> [Stated exercise]: Please update the data below by replacing "red climbing ivy" with "red creeping vine" wherever it occurs, keeping everything else the same.

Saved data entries
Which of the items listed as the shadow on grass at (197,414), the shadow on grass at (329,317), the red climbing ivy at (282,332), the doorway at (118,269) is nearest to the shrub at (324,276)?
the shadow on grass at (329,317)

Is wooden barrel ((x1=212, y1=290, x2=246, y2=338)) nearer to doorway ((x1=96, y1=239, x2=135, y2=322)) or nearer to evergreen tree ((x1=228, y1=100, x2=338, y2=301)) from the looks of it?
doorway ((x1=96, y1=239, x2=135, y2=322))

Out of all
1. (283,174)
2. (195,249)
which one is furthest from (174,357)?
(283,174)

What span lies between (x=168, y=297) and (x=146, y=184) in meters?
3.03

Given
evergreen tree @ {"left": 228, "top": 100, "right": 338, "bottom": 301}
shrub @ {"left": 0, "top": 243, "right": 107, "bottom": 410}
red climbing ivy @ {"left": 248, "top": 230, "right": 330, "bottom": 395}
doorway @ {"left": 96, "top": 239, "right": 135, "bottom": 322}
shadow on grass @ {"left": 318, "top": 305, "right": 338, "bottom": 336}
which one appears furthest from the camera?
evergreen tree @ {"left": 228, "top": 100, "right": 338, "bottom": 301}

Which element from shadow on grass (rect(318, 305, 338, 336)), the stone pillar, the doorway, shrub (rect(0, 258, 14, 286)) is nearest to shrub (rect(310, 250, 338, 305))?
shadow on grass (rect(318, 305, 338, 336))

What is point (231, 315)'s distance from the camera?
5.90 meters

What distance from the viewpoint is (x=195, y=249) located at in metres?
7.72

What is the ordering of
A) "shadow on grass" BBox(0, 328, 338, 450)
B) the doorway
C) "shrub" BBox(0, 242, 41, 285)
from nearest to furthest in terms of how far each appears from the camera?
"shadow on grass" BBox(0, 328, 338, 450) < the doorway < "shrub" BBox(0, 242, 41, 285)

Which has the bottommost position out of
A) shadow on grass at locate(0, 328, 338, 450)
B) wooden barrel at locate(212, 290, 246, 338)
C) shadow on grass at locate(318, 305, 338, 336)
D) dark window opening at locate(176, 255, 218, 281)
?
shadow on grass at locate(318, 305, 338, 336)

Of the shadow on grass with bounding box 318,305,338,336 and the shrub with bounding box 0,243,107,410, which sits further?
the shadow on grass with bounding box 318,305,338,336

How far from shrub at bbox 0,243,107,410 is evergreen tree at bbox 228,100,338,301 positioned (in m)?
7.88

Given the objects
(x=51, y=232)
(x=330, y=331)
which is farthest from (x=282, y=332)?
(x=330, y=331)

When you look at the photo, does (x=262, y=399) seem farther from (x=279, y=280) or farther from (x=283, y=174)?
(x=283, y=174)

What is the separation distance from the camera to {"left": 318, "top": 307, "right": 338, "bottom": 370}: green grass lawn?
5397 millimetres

> [Written response]:
Which of the items listed as the shadow on grass at (197,414), the shadow on grass at (329,317), the red creeping vine at (282,332), the doorway at (118,269) is nearest to the shrub at (324,276)?
the shadow on grass at (329,317)

Is wooden barrel ((x1=212, y1=290, x2=246, y2=338)) nearer to doorway ((x1=96, y1=239, x2=135, y2=322)) or nearer to evergreen tree ((x1=228, y1=100, x2=338, y2=301)) from the looks of it?
doorway ((x1=96, y1=239, x2=135, y2=322))

Out of all
1. (283,174)
2. (195,249)
which one is furthest from (174,357)?
(283,174)

What span lies between (x=168, y=297) and (x=146, y=184) in meters?
3.03

Given
evergreen tree @ {"left": 228, "top": 100, "right": 338, "bottom": 301}
shrub @ {"left": 0, "top": 243, "right": 107, "bottom": 410}
red creeping vine @ {"left": 248, "top": 230, "right": 330, "bottom": 395}
doorway @ {"left": 96, "top": 239, "right": 135, "bottom": 322}
shadow on grass @ {"left": 318, "top": 305, "right": 338, "bottom": 336}
which one appears furthest from the camera?
evergreen tree @ {"left": 228, "top": 100, "right": 338, "bottom": 301}

Which element from shadow on grass (rect(318, 305, 338, 336)), the stone pillar, the doorway, shrub (rect(0, 258, 14, 286)) is nearest to shrub (rect(310, 250, 338, 305))?
shadow on grass (rect(318, 305, 338, 336))

What is point (231, 315)'s distance from the camera?
5.90 meters

What distance from the viewpoint is (x=195, y=249) located at in metres?
7.72

What is the ordering of
A) "shadow on grass" BBox(0, 328, 338, 450)
B) the doorway
C) "shrub" BBox(0, 242, 41, 285)
from nearest to furthest in terms of how far each appears from the camera?
"shadow on grass" BBox(0, 328, 338, 450) < the doorway < "shrub" BBox(0, 242, 41, 285)

Which has the bottommost position out of
A) shadow on grass at locate(0, 328, 338, 450)
B) wooden barrel at locate(212, 290, 246, 338)
C) shadow on grass at locate(318, 305, 338, 336)
D) dark window opening at locate(176, 255, 218, 281)
?
shadow on grass at locate(318, 305, 338, 336)

Of the shadow on grass with bounding box 318,305,338,336 and the shrub with bounding box 0,243,107,410, which sits further?
the shadow on grass with bounding box 318,305,338,336

How far from shrub at bbox 0,243,107,410 is evergreen tree at bbox 228,100,338,301 positioned (in m)?
7.88

Given the objects
(x=51, y=232)
(x=330, y=331)
which is farthest from (x=282, y=332)?
(x=330, y=331)

When you look at the photo, does (x=262, y=399) seem farther from (x=279, y=280) or farther from (x=283, y=174)?
(x=283, y=174)

What is the separation distance from the camera to {"left": 318, "top": 307, "right": 338, "bottom": 370}: green grass lawn?
5397 millimetres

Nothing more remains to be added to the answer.